> **Problem**: Each record is to be given again precisely as written.

> **Data in this exercise**:
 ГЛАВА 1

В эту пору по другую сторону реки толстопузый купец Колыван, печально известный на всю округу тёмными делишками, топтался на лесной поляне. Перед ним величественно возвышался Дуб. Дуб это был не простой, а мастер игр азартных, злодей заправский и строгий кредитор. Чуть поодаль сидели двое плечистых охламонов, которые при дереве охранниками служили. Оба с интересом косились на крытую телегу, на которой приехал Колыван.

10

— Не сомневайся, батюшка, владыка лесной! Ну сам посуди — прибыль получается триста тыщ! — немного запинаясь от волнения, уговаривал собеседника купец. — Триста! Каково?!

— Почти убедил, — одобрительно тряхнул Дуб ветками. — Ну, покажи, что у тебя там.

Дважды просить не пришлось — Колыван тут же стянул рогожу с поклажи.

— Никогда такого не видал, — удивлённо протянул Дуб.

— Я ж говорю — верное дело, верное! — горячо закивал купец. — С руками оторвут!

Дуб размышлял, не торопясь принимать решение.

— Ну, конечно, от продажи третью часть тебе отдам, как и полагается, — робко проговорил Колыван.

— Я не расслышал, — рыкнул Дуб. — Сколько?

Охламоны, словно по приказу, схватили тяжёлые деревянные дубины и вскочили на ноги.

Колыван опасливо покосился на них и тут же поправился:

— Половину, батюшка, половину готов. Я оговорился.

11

> **Solved problem**:
 ГЛАВА 1

В эту пору по другую сторону реки толстопузый купец Колыван, печально известный на всю округу тёмными делишками, топтался на лесной поляне. Перед ним величественно возвышался Дуб. Дуб это был не простой, а мастер игр азартных, злодей заправский и строгий кредитор. Чуть поодаль сидели двое плечистых охламонов, которые при дереве охранниками служили. Оба с интересом косились на крытую телегу, на которой приехал Колыван.

10

— Не сомневайся, батюшка, владыка лесной! Ну сам посуди — прибыль получается триста тыщ! — немного запинаясь от волнения, уговаривал собеседника купец. — Триста! Каково?!

— Почти убедил, — одобрительно тряхнул Дуб ветками. — Ну, покажи, что у тебя там.

Дважды просить не пришлось — Колыван тут же стянул рогожу с поклажи.

— Никогда такого не видал, — удивлённо протянул Дуб.

— Я ж говорю — верное дело, верное! — горячо закивал купец. — С руками оторвут!

Дуб размышлял, не торопясь принимать решение.

— Ну, конечно, от продажи третью часть тебе отдам, как и полагается, — робко проговорил Колыван.

— Я не расслышал, — рыкнул Дуб. — Сколько?

Охламоны, словно по приказу, схватили тяжёлые деревянные дубины и вскочили на ноги.

Колыван опасливо покосился на них и тут же поправился:

— Половину, батюшка, половину готов. Я оговорился.

11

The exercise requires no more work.